Recast the items below, starting at the line containing "Looking at this image, which of" and ending at the last line of the items, as a Markdown table with the columns Row and Line text, leaving out blank lines.

______________________________

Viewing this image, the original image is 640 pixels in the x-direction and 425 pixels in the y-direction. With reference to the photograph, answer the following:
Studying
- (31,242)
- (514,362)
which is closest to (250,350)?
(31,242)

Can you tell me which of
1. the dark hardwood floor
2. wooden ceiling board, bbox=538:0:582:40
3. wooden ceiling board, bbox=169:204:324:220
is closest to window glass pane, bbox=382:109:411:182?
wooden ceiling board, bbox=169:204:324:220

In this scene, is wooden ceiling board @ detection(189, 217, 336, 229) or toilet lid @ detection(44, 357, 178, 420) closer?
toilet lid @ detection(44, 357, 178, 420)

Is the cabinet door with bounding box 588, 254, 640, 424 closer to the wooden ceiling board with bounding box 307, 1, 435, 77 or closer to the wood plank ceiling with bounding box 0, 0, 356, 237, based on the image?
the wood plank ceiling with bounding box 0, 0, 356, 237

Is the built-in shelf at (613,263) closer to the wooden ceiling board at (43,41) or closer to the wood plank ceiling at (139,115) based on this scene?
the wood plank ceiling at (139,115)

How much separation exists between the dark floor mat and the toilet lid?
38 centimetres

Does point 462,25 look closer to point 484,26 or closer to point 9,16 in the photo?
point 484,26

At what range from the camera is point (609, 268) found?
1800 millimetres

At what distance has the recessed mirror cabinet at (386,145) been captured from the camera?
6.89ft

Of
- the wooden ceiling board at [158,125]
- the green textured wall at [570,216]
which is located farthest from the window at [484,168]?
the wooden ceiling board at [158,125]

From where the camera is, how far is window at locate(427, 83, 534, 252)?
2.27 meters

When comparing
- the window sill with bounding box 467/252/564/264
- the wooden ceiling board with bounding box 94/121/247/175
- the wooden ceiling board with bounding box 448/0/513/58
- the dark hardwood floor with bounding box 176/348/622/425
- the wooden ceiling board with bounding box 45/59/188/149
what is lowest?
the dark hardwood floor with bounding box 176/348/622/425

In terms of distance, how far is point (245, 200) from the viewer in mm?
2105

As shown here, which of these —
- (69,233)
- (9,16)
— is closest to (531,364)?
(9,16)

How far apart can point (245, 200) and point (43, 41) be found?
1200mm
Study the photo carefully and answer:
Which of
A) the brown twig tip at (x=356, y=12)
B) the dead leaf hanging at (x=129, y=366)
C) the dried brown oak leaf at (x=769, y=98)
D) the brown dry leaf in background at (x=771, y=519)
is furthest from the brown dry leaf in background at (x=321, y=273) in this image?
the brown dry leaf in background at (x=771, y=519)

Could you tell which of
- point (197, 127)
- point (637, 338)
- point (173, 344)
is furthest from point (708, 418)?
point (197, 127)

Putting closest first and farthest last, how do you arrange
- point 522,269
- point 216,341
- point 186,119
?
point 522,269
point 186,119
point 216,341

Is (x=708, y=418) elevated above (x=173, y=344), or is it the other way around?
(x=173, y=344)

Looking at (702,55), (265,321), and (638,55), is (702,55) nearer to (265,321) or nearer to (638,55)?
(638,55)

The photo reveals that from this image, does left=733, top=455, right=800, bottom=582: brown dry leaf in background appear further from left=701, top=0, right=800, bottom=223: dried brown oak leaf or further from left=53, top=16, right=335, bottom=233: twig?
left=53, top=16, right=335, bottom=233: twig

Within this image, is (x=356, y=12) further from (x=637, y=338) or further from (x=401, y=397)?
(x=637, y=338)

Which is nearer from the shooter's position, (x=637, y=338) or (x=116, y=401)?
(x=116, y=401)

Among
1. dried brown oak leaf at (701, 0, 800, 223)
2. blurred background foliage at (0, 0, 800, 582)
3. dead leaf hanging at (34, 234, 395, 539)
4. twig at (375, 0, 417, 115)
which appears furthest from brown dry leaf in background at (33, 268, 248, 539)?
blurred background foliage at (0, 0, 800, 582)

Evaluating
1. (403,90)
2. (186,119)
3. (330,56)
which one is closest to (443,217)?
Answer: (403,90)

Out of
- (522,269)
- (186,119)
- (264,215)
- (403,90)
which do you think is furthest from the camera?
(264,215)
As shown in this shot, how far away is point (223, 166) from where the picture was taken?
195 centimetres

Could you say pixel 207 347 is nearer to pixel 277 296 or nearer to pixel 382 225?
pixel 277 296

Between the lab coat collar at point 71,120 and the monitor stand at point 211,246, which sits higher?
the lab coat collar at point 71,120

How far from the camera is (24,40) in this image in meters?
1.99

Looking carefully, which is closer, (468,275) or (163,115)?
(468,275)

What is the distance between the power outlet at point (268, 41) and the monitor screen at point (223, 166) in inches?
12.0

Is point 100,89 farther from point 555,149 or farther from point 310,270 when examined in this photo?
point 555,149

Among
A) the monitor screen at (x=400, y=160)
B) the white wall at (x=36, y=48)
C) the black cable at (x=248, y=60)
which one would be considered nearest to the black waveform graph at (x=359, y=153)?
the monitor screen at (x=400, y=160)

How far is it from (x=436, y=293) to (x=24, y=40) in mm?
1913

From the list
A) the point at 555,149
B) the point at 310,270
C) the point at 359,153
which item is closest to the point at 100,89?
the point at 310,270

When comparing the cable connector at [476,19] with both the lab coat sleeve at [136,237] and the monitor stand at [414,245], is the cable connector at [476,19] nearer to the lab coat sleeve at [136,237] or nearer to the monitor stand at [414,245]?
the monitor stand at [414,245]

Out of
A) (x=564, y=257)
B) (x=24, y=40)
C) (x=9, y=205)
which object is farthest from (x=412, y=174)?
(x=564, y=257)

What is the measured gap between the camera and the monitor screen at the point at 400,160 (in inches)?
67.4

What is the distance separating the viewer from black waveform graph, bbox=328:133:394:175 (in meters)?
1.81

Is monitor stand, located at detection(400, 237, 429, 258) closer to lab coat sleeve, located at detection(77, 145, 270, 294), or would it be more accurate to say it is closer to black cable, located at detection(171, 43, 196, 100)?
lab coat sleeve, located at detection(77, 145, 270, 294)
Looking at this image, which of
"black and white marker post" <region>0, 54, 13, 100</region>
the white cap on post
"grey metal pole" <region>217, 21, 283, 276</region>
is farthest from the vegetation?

______________________________

WRITTEN REPLY >>
| Row | Line text |
|---|---|
| 1 | Looking at this image, which of |
| 2 | "black and white marker post" <region>0, 54, 13, 100</region> |
| 3 | the white cap on post |
| 4 | "grey metal pole" <region>217, 21, 283, 276</region> |
| 5 | is farthest from the vegetation? |